Some links of interest from here and there:
- I noted that Google was getting push-back from some of its employees for its efforts to help boost the artificial intelligence of the U.S. military’s death drones. The company has since decided not to renew the project and has further vowed not to participate in the weaponizing of its artificial intelligence technology in a set of published principles on Artificial Intelligence at Google. Bending over backwards not to spin this as some sort of peacenik, anti-military decision, the company said “we will continue our work with governments and the military in many other areas. These include cybersecurity, training, military recruitment, veterans’ healthcare, and search and rescue. These collaborations are important and we’ll actively look for more ways to augment the critical work of these organizations and keep service members and civilians safe.”
- There’s an interesting trend suddenly emerging in which consumer brands are trying to get a public relations boost by taking action against the government or stepping in to replace it. In these cases: Country Time Lemonade offering to provide free legal assistance to children who are fined or otherwise harassed by The Man for setting up lemonade stands, and Domino’s Pizza filling potholes that have gone unfilled by the ostensibly responsible governments.

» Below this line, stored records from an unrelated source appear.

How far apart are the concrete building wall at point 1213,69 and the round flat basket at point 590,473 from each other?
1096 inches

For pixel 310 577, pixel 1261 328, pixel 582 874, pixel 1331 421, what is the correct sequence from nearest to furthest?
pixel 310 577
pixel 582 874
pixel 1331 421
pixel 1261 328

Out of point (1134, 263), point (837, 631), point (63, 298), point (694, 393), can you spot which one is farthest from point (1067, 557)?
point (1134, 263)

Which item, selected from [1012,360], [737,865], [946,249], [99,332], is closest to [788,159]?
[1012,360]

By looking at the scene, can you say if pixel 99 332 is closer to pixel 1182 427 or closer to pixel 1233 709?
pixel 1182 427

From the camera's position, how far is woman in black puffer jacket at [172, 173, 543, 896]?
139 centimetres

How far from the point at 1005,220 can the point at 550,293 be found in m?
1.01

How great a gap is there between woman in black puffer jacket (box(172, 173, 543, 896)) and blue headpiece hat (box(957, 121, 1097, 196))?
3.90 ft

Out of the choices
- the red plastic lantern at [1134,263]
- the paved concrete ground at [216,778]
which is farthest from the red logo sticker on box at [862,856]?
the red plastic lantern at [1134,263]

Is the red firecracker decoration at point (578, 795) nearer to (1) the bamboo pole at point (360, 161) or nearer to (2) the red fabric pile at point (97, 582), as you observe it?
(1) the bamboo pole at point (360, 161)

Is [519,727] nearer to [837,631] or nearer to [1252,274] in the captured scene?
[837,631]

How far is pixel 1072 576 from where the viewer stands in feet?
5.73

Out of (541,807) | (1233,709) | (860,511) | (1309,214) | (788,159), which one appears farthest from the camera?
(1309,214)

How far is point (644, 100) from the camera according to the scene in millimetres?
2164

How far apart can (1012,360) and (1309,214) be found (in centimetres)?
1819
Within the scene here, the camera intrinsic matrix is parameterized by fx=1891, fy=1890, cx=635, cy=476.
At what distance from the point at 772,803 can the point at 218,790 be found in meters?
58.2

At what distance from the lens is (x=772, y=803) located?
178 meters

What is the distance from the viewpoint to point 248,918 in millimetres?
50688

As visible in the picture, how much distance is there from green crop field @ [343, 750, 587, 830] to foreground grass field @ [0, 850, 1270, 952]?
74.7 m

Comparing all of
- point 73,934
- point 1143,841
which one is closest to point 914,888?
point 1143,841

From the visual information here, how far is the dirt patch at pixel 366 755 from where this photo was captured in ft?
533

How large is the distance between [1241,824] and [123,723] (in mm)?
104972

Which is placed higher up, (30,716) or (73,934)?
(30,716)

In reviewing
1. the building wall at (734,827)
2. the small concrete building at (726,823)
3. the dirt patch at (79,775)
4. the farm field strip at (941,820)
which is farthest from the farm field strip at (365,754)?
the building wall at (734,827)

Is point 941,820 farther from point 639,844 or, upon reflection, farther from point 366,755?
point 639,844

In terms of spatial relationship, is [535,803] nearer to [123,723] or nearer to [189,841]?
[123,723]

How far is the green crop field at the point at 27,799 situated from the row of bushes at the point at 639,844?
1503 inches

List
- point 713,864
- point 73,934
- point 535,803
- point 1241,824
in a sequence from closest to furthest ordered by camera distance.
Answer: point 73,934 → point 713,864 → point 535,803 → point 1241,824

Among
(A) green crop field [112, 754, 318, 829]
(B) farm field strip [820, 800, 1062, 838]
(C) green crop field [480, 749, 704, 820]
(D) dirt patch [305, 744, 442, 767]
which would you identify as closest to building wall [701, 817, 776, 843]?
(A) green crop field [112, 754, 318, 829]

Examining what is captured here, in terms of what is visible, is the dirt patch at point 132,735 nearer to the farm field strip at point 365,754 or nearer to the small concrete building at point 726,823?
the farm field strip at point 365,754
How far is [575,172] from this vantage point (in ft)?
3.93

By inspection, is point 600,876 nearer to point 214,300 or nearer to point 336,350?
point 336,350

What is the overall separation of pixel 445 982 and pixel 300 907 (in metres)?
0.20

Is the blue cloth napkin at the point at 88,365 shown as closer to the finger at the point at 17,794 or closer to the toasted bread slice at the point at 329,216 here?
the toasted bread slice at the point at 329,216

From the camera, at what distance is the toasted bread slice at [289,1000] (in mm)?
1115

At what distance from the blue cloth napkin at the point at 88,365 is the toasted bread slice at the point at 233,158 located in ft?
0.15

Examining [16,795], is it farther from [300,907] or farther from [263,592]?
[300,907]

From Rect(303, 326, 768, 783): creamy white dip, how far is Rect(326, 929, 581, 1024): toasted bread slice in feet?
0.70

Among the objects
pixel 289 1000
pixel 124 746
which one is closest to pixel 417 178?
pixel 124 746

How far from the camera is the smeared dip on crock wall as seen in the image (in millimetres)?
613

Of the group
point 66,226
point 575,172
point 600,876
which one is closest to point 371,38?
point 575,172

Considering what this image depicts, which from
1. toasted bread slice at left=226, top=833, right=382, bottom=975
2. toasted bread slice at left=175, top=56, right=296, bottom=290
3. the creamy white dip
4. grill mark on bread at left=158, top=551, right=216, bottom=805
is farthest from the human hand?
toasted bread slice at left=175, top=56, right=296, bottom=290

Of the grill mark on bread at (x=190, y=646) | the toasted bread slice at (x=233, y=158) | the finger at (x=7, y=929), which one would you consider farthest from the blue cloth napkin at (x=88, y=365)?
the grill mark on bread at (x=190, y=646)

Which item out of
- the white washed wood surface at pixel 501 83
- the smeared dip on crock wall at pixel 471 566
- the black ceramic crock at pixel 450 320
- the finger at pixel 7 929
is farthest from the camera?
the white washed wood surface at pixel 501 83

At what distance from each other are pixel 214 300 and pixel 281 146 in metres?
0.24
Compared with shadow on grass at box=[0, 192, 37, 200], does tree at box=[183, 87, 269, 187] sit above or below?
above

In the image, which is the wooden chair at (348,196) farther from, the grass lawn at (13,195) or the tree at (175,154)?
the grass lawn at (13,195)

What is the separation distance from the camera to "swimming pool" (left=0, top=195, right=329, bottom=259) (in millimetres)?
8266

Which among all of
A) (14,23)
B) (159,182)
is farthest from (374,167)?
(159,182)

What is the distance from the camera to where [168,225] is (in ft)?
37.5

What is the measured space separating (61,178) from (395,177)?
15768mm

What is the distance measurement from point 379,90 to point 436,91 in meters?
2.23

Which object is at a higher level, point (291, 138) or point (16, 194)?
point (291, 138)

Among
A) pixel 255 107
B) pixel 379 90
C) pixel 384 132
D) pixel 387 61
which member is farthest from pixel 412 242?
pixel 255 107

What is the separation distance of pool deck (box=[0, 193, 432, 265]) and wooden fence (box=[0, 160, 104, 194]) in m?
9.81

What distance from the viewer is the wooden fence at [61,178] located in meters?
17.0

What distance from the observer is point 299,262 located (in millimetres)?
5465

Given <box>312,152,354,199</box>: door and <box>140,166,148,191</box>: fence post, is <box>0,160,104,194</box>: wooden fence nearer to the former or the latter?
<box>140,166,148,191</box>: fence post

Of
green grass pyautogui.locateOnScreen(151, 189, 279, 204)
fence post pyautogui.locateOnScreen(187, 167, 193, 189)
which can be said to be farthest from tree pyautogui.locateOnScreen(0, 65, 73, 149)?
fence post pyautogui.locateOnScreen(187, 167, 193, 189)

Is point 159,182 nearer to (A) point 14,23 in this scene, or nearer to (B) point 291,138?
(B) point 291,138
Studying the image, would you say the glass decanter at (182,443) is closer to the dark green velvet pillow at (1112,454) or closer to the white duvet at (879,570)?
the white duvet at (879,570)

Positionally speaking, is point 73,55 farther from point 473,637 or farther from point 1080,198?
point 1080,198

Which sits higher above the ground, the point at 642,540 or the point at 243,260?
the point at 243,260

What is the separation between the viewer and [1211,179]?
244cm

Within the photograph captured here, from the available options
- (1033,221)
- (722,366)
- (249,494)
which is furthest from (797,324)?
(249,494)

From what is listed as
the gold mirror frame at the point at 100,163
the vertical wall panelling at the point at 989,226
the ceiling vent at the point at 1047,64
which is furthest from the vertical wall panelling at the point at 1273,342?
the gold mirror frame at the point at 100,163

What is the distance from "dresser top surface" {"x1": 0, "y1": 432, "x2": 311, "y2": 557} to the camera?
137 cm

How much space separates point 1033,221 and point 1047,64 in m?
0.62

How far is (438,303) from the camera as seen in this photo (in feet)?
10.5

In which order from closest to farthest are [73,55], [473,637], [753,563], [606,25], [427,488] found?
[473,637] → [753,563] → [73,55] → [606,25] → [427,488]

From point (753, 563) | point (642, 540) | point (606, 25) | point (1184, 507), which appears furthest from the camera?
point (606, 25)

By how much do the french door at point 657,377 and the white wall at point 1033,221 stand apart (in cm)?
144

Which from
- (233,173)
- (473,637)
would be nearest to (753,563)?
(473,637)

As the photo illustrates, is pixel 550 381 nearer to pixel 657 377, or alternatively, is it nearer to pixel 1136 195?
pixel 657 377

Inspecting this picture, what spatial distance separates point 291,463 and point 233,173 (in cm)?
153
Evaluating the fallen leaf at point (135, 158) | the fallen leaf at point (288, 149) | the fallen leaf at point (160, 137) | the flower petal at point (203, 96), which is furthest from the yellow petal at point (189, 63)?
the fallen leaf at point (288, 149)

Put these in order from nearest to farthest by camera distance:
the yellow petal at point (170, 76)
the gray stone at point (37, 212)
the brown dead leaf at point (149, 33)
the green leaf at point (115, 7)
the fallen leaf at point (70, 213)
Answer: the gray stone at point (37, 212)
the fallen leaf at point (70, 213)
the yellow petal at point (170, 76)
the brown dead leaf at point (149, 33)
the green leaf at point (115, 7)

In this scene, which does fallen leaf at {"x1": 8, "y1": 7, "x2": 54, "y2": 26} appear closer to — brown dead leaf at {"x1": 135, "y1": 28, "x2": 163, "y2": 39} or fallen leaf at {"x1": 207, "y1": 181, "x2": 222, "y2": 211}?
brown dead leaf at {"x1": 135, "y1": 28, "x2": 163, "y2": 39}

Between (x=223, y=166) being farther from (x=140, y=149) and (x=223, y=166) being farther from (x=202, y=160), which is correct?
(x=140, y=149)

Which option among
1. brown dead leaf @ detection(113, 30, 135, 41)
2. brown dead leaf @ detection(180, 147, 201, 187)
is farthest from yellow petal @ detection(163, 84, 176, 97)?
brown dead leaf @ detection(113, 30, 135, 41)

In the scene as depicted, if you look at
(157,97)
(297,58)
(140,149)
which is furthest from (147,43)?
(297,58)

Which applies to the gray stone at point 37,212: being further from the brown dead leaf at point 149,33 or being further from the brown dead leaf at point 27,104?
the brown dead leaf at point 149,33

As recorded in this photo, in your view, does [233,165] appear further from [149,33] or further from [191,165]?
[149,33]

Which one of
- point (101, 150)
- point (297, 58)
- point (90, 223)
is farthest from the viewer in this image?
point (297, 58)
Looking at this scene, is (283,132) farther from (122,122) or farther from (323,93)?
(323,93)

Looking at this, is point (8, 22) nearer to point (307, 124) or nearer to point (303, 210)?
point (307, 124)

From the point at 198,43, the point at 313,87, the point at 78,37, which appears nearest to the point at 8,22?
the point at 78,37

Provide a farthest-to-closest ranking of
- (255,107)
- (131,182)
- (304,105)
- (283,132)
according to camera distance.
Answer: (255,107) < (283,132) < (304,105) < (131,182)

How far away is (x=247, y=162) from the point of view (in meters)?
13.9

- Here’s a second tax resistance how-to video from Nicaragua’s Theo Báez (in Spanish).
- Under the Jacob Zuma regime in South Africa, the tax agency became so corrupt and unwilling to confront tax evasion by political elites, that a country with high “tax morale” (relative willingness by citizens to pay taxes voluntarily) has now become one in which “more and more South Africans have simply stopped paying their taxes… In the eyes of many experts, the government’s — and the country’s — ability to right itself is at stake.”
- Breizh-Info reports on the craze of destroying traffic ticket issuing bots in France. While the Bonnets Rouges of Brittany probably deserve some credit for getting the ball rolling on this, the acts have spread to other regions of France. And “with rare exceptions,” says the reporter, “the culprits are never found or denounced.”
- A peace activist convicted for his role in a demonstration against the Navy base being constructed on Jeju Island has refused to pay his fine, opting to serve 46 days in prison instead.
- Waging Nonviolence reports that tax resistance has been one of the tactics of Ambazonian separatists in Cameroon.